Fidelity Contrafund (FCNTX)

Launched by Fidelity in May 1967, the Fidelity Contrafund is an actively managed large-cap growth fund that seeks long-term capital appreciation. The fund compares its returns to the S&P 500 Index, which it tends to outperform. The fund invests 27.35% of its holdings in the technology sector, 12.53% in consumer discretionary, and 14.88% in financial services. The fund has the second highest number of Electronic Arts shares, with over 5.8 million to its name. 

FCNTX has a 10-year annual average return of 13.31% as of October 2018. The fund carries a low-to-moderate degree of risk, but it has the potential to generate high returns. It charges a net expense ratio of 0.74%.

Vanguard 500 Index Fund (VFINX)

The Vanguard 500 Index Fund (VFINX) is a passively managed stock index fund that closely tracks the S&P 500 Index, which consists of the 500 largest U.S. publicly traded companies. The fund allocates about 21% of its assets to the information technology sector, with 15.1% to the healthcare sector and 13.3% to financial services. As of October 2018, the fund owns 5.7 million shares, or roughly 1.56%, of Electronic Arts, making it the third-largest mutual fund holder of the company. VFINX's bet on Electronic Arts accounts for 0.15% of the fund's assets.

VFINX has a three-year annualized return of 10.79% as of October 2018. The fund is managed by the Vanguard Equity Investment Group and charges an annual expense ratio of 0.14%.

T. Rowe Price Growth Stock (PRGFX)

The T. Rowe Price Growth Stock (PRGFX) is a moderate risk fund under the T. Rowe umbrella that seeks to invest at least 80% of net assets in the common stocks of a diversified group of growth companies. The fund allocates 26.3% of its assets to the information technology sector, 14.6% to health care, and 5.6% to financial services. As of October 2018, the fund has 3.9 million shares of Electronic Arts, an investment that accounts for just over 1% of the fund's $49.8 billion portfolio.

PRGFX has a three-year annualized return of 12.11% as of October 2018. The fund is managed by T. Rowe and has an expense ratio of 0.67%.

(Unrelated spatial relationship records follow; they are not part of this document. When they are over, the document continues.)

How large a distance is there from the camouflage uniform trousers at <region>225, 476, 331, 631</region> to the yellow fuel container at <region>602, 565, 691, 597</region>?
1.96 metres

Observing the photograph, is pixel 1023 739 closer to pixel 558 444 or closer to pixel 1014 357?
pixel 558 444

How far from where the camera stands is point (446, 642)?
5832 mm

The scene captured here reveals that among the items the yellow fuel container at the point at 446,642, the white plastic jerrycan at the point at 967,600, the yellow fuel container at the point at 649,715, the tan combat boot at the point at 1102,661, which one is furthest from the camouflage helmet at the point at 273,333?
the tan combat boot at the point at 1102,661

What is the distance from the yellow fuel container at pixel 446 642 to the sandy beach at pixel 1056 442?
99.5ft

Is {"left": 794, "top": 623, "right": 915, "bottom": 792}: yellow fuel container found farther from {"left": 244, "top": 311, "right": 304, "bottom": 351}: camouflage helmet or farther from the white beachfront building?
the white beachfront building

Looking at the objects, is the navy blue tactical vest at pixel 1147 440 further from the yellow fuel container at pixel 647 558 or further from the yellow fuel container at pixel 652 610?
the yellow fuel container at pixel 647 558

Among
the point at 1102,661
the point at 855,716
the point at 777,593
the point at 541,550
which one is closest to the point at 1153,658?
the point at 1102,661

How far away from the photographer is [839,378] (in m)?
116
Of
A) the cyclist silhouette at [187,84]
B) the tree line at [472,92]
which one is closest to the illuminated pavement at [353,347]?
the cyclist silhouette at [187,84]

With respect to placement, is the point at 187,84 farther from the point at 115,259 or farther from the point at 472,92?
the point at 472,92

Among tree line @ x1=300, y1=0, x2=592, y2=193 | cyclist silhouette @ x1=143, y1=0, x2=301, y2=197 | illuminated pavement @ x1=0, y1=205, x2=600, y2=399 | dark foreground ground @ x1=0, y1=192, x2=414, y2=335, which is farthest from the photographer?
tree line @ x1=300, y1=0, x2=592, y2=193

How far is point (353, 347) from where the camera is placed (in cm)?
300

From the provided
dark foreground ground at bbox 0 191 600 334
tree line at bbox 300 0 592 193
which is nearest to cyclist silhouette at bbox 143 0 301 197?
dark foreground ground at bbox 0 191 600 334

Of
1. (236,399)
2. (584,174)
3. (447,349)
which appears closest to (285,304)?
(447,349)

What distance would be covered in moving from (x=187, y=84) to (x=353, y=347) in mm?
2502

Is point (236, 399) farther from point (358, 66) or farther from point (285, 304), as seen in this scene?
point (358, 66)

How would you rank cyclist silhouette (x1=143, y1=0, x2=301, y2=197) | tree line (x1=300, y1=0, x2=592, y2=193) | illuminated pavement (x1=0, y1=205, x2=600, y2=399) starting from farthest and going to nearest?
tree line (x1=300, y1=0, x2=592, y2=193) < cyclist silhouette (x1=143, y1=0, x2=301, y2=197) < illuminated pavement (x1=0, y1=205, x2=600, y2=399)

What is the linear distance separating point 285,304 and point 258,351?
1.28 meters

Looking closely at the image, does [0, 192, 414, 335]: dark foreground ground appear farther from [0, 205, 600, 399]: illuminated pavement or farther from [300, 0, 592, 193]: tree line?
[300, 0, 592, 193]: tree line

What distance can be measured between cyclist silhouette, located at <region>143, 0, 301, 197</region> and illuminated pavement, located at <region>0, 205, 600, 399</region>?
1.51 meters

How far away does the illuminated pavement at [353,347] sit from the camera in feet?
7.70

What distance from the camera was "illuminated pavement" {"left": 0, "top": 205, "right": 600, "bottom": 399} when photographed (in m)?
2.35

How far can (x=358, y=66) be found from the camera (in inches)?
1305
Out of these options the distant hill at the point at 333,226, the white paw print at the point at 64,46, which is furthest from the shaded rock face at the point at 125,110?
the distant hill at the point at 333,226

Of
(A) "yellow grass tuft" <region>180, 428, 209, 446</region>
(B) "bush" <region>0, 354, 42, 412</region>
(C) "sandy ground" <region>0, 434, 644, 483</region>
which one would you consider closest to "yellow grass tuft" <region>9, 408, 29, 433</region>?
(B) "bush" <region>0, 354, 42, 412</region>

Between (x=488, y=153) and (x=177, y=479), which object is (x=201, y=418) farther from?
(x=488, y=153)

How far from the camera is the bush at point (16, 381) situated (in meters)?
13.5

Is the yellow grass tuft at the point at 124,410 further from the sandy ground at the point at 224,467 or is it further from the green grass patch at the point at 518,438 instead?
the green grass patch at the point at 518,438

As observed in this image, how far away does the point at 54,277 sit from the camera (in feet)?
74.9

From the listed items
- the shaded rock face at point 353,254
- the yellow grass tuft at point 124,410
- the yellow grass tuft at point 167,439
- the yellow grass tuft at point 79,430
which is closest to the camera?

The main objective of the SPDR S&P 500 ETF (SPY) is to provide results that generally correspond to the performance of the S&P 500 Index. This is achieved by investing in 500 large cap stocks that give a good idea of what the entirety of the stock market looks like. The fund allocates 20.8% of its assets to the information technology sector, 15.1% to health care, and 13.4% to financial services. As the fifth-largest institutional investor in Electronic Arts, the fund holds 3.5 million shares, or roughly 1.14%, of the company as of October 2018 The investment accounts for 1.02% of the fund's portfolio. 

SPY has a five year annualized return of 14.27%, a turnover rate of 3% and an expense ratio of 0.09%.